Arkasından ben de indim ve Alaz'ı takip ederek apartmanın kapısından içeriye girdim. Burası pek de apartman gibi durmuyordu aslında. İki katlı müstakil bir ev gibiydi. Biz daha merdivenleri tırmanmadan üst kattaki kapı açılmıştı.
''Çabuk olun!'' dedi kapının önündeki Sevinç Hanım.
Kaşlarımı çattım. Umarım bu işin sonu hayra alamet olurdu. Yoksa inceldiği yerden kopup gidecekti.

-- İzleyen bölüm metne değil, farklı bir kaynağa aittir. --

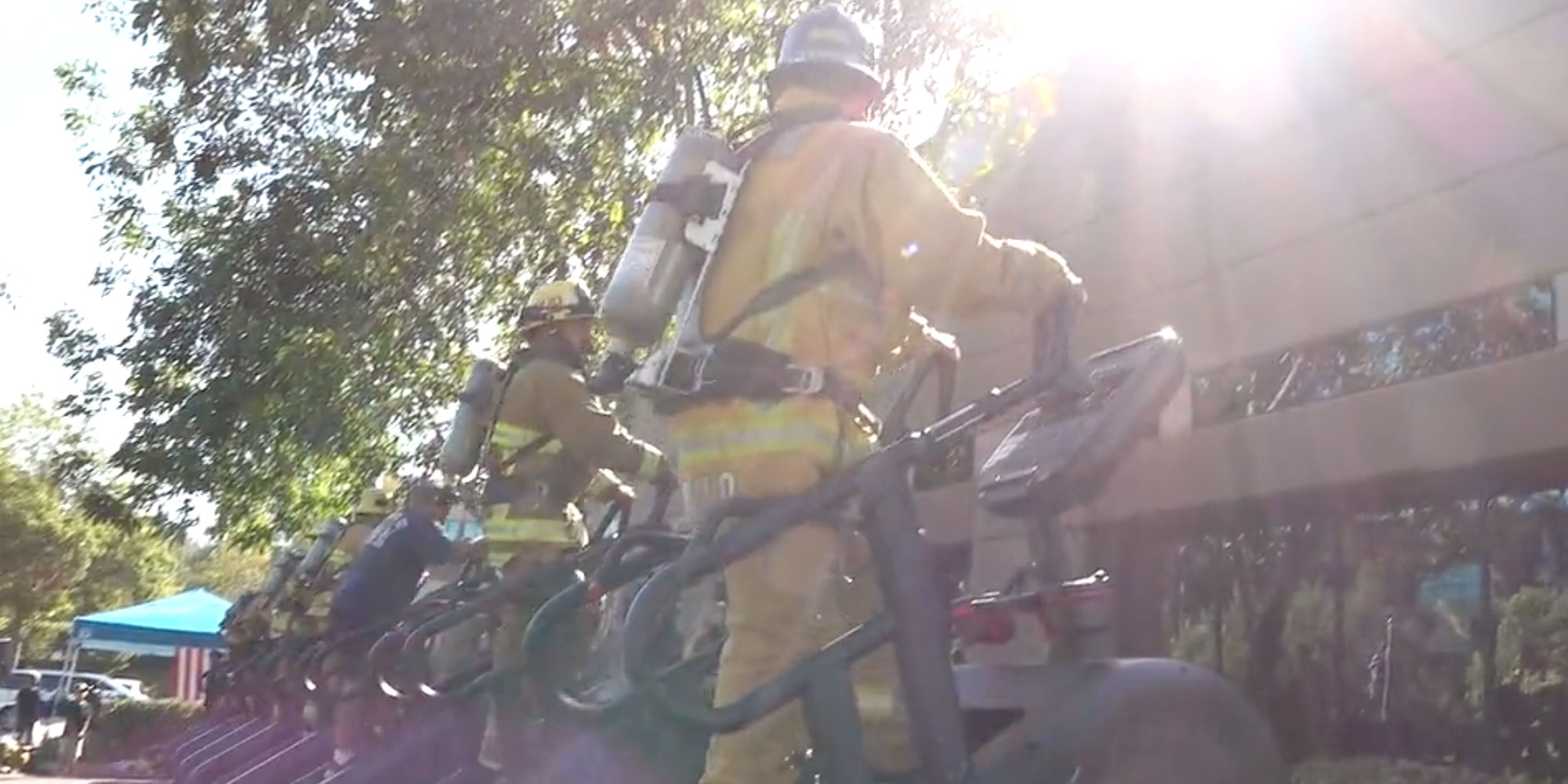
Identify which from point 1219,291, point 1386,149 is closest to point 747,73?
point 1219,291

Alaz'la beraber evin içine girdiğimiz zaman Sevinç Hanım hemen kapıyı kapattı ve kilitledi. ''Geçin şöyle,'' dedi loş ışıkla aydınlanan salonu göstererek. ''Birkaç saate ancak gelebilirsiniz sanıyordum.''
''Alaz hızlı kullanıyor,'' dedim pat diye. Sonra ikisine de garip birer bakış attım. Böyle de çok samimi olmuştu sanki...
''Susman hepimiz için en hayırlısı,'' dedi ölü kız.
''Neyse...'' diye mırıldandım. ''Neden evinizde buluştuk? Bize o kadar güvendiğinizi düşünmüyordum, Sevinç Hanım.''
Sevinç Hanım hafiften gülümsedi. Alaz ise sessiz kalmayı tercih ediyordu ama krem renkli, tekli koltuğa çoktan oturmuştu. Ev aşırı sade döşenmişti. Yalnızca salonu görebiliyordum. Fakat üst kata çıkan merdivenden ve aralık olan kapıdan gördüğüm kadarıyla mutfaktan da belliydi sade döşendiği. Şıktı. Hoşuma gitmişti.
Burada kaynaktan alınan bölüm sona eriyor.